年少的日子真是过的很快,转眼我已在这尚书府里渡过了八个春秋。我的母亲大人性格爽朗、不拘小节,相处很是容易。那二公子和三公子虽然一直对我很是不满,但真正见得着我的时间基本限于逢年过节,我在没课的时候都躲在书房看书或是自己抚弄几下琴弦,若无必要是一门不出、二门不迈,他们便渐渐把精力又转回了我“爹爹”那边。
  “爹爹”倒是时常带着他那小儿子过来看我,这个名叫周乘风的小子小时候我还挺乐意见到他的,觉得他软软胖胖很是好玩,可是越大就越粘人,成天追在后面问我这问我那,我那天无意和他说起吸血的是母蚊子,他就追我问了半天为什么、怎么知道的又如何分辨蚊子的雌雄等等,把我闹的头有三个大,决定在这个时代无论老少面前我都一定要慎言、慎行。
  而那气量不大的大小姐虽说有点心计,可那一年不久后她就被母亲大人送出去学武了,临走前她还狠狠送了我两眼,嘿嘿,等你有空回来时再和我较劲吧。于是平日整个尚书府里除了母亲大人,基本就只有我了——这点我也疑惑了一阵,似乎这里夫妻并不全都住在一起,形式上竟然有点象云南的“走婚”,但又不尽相同。
  陪着我的还是那有点唠叨的挥弦丫头和不怎么有表情的王嬷嬷,哦,后来母亲大人又给我派了个小长随——小米,我听到他的名字后很乐,就问他那“大米”在哪里,他竟然一本正经地回答我说大米在大人书房~。
  这几年下来,我比较有长进的除了琴艺外应该算是我的身手了(当然是和我在前世时相比),虽然我运动细胞贫乏且实在不愿意挨苦学这些个,可母命难违,又被那严厉的王嬷嬷和她两房公子成天盯着,也只能勉强撑着。想想也是,堂堂兵部尚书的女儿竟然手无缚鸡之力,若是传了出去还不丢光了尚书府的脸?而且在这时代里能多少学点武艺保护自己也是好的。当然啦,和我以前只会练练瑜珈的情况相比较,我自然觉得自己身手方面大有长进,可要从别人眼里看来,我估计是三脚猫还不如。
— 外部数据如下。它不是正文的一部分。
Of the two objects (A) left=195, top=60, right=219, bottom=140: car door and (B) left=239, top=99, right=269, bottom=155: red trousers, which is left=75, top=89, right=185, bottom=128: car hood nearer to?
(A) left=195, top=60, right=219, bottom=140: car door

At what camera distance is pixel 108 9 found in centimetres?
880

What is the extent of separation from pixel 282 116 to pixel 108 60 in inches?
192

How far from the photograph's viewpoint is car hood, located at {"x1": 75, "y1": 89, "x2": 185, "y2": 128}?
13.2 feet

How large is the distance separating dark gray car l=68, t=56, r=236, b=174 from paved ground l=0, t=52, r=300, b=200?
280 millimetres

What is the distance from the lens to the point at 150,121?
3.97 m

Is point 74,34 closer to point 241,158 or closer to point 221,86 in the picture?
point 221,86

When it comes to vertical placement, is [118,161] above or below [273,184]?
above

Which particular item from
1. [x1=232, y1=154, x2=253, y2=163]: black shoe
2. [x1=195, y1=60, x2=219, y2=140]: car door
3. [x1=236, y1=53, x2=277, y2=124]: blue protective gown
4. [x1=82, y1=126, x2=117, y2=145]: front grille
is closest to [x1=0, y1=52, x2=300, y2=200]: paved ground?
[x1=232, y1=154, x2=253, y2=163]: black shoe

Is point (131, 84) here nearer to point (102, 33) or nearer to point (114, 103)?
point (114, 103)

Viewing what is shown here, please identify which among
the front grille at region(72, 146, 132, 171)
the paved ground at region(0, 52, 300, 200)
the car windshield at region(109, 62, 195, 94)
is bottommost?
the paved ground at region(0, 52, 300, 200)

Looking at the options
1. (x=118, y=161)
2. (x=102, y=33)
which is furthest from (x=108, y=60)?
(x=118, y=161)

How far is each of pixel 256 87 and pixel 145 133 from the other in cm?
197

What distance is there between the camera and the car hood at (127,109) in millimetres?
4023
  每年的春天一到;总会有人给我寄来一两片淡粉紫的花瓣,为我几乎一成不变的“宅”女生活带来些许欣喜。寄来的花瓣不大,却质地醇厚犹如玉兰,上面还有丝丝金线很是好看。最让我喜欢的是它散发出的淡淡香气,非菊非兰、沁人心脾,闻着很是舒服,便让挥弦帮着做了个小锦囊,把这些花瓣都放了进去随身带着。没人和我提起过这到底是谁送来的,但我心里隐约觉得该是那白衣少年。
  
  这年冬天,我那大姐要学成回家了,主要还是因为母亲大人为她定了门亲事,对象是当今皇上的表弟,如今在礼部当差,她得赶在年前回来成婚。这可是我在这年代里头回有机会见人成亲,自然是兴奋异常、极其期盼。想几年前挥弦丫头成亲是回她自己家办的,后来她又在内院外面自己置了处小房子,我居然楞是一点没看到热闹。见着她问到底是怎样子的,她却始终不肯正面回答我,只说等我成亲那天也就知道了,弄得似乎我是在探听她闺房之秘一样。其实我不过是想知道这里的成亲过程是怎么样的,有点什么规矩和我知道的仪式有什么不同而已,害我一直好奇到现在。
  这次有了机会,我自然不再放过,算好时间跑到母亲大人面前求到:“娘亲,女儿今年已满十四岁,也算是长大了,想娘亲日夜为国事操劳,这次大姐成亲的事就让兮儿为母亲分点忧吧。”母亲大人欣然应允,吩咐了主办此事的李嬷嬷。我正自雀跃,却听母亲大人又说:“时间过的真快,我的兮儿也已不小了,这次你大姐的喜事办好,也该轮到兮儿的了。”
  我顿时一阵发晕~不会是我的主动请缨,让这位大人误解是我春心萌动也想成婚了吧?我急道:“娘亲!兮儿还小,哪能那么快成亲!我还是陪着母亲大人的好。”
  “呵呵,娘亲也想多留可爱的兮儿在府里,可现在兮儿是美名在外,多少人想着呢,怕是娘亲也留不住你多久了。”没想到这位大人竟然还调笑起我来,这讨厌的封建社会,竟然让一个才十四、五岁的幼女成亲,虽说这里的女子可以同时有几个老公,可我实在不能接受没有感情就黑了灯做那种事儿,而且这刚刚才发育还未定型的身体能不能受得住都不知道呢。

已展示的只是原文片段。